- Selected excerpt

+++

When Jack L., the author, wrote about two of the characters in his novel, the Susan, the editor, noticed that every once in awhile, the writer was mistakenly transposing their names.

2. To move to a different place or context: The teacher pointed out that James had misspelled the word "strength" as "strenght" on his paper; so, she suggested that he correct it by transposing the last two letters to make the spelling correct.
3. To write or to perform a musical composition in a key other than the original or given key: Since Janet was a soprano, the piece she was supposed to sing had to be transposed higher from C major to E major.
transposer (s) (noun), transposers (pl)
A person who rewrites or performs a musical piece in another key: The transposer revised the musical composition to such an extent that it was difficult to recognize the original way it was performed.
transposition (s) (noun), transpositions (pl)
1. A reversal or an alteration of the locations or order in which things stand: Some vocabulary books consist of several transpositions of word orders.
2. The placing of something in a different setting, or the recasting of something in a different language, style, or medium: It is said that the Chinese dragon is a transposition of the serpent.

+++

- Source data
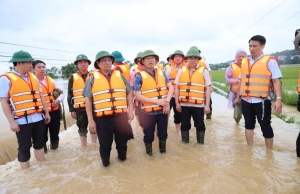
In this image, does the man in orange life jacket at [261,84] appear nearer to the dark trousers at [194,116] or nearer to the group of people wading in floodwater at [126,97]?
the group of people wading in floodwater at [126,97]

+++

- Problem to work on
Continue the dictionary entries above on "transpose" and its related words from the last sentence shown.

- Task result
3. The rewriting or playing of a piece of music in a key or at a pitch other than the original or usual key or pitch: The orchestra played various transpositions that had been changed from their original compositions.
4. In mathematics, the changing of the order of a set of things or arranging in different orders: The transpositions of a, b, and c are abc, acb, bac, bca, cab, and cba.

By subtracting 2 from both sides of the equation 2 + x = 4, a person can have a transposition that moves 2 to the other side, resulting in x = 4 - 2, which makes x equal 2.

5. A transfer of a DNA segment to a new place on the same or another chromosome: The transposition of a gene or set of genes goes from one DNA position to another one.
transpositional (adjective), more transpositional, most transpositional
Relating to an action that causes things to exchange places with each other: The two transpositional frames in the film were accidentally exchanged which resulted in that section of the movie looking as if the actor's head was suddenly moving forward instead of backward.

In the Wicked Bible, that was published as a version of the King James Bible in 1631, there was a transpositional "blank", or deletion, in place of the word "not". The result of this transpositional error resulted in the commandment saying "Thou shalt commit adultery" instead of "Thou shalt not commit adultery.

transpositive (adjective), more transpositive, most transpositive
A reference to something that has been changed into a different form or which is being used in a different place or situation, etc.: The presentations of the internet sites on the Apple iPad during the train ride were producing good results; however, they became a transpositive failure in the book-fair buildings because there were too many people using iPads, iPhones, etc. and overloading the system there.
transposon (s) (noun), transposons (pl)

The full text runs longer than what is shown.